» TASK REQUIREMENTS:
- a) According to the text about Orford, in what year was Orford Town Hall completed?
- b) List every attraction in Orford that the text about Orford names.
- c) Repeat word for word the stretch of the text about Orford from "As well as the" through "the Butley-Orford Oysterage.".
** Opening PAGE EXTRACT block **
The name Orford is probably derived from the Old English ōraford meaning 'ford by the shore'.

Like many Suffolk coastal villages it was of some importance as a port and fishing village in the Middle Ages. It has a mediaeval castle, built to dominate the River Ore and St Bartholomew's Church is Grade I listed. The castle was built as a royal castle built by Henry II in the period 1165-1173 as an assertion of monarchical power in the region. Although the castle became less important after the king's death in 1189, the importance of Orford as a port grew. By 1200 its level of trade exceeded that of nearby Ipswich. Henry III granted Orford its first charter and the town returned a member of parliament in 1298, although it did not function as a constituency throughout the 14th century. Orford Town Hall was completed in 1902.

==Local amenities==
The population of Orford greatly increases during the summer months, partly due to its flourishing sailing club. In common with other Suffolk coastal towns and villages, a substantial number of properties in Orford are holiday or second homes.

As well as the Castle, Orford's attractions include river cruises, three pubs, a renowned traditional bakery, a smokehouse and a restaurant; the Butley-Orford Oysterage.
** Closing PAGE EXTRACT block **
** Opening EXTRACTED MATERIAL block **
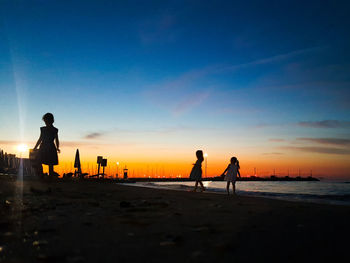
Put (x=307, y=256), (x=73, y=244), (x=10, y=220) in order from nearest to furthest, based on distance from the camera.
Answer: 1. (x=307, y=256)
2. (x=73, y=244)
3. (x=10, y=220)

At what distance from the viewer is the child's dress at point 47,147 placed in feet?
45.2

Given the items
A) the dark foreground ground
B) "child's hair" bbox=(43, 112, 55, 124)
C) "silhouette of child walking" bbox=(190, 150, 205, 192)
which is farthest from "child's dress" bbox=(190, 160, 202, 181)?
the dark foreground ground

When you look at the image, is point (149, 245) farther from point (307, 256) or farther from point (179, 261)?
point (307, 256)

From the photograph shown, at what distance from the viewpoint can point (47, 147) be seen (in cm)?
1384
** Closing EXTRACTED MATERIAL block **
** Opening EXTRACTED MATERIAL block **
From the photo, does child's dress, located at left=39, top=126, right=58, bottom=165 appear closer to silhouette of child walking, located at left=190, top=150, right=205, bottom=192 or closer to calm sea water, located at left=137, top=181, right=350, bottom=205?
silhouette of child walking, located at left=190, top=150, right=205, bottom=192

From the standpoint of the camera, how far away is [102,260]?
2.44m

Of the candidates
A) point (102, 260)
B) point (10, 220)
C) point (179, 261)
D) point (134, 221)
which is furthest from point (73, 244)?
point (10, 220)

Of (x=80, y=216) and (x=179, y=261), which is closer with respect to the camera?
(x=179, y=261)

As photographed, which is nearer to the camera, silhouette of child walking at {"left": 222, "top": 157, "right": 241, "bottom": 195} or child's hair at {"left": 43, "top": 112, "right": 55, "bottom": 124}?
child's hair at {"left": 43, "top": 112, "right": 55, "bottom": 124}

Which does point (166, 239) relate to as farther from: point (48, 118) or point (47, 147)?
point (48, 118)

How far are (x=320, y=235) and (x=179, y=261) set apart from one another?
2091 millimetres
** Closing EXTRACTED MATERIAL block **
** Opening EXTRACTED MATERIAL block **
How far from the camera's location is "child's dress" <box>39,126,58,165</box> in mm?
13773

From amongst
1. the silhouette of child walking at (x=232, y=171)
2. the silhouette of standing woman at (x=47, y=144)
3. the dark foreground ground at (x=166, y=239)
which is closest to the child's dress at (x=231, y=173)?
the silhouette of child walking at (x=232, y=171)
** Closing EXTRACTED MATERIAL block **
» PER-TASK ANSWERS:
- a) 1902

- b)
- the Castle
- river cruises
- three pubs
- a renowned traditional bakery
- a smokehouse
- a restaurant, the Butley-Orford Oysterage

- c)
As well as the Castle, Orford's attractions include river cruises, three pubs, a renowned traditional bakery, a smokehouse and a restaurant; the Butley-Orford Oysterage.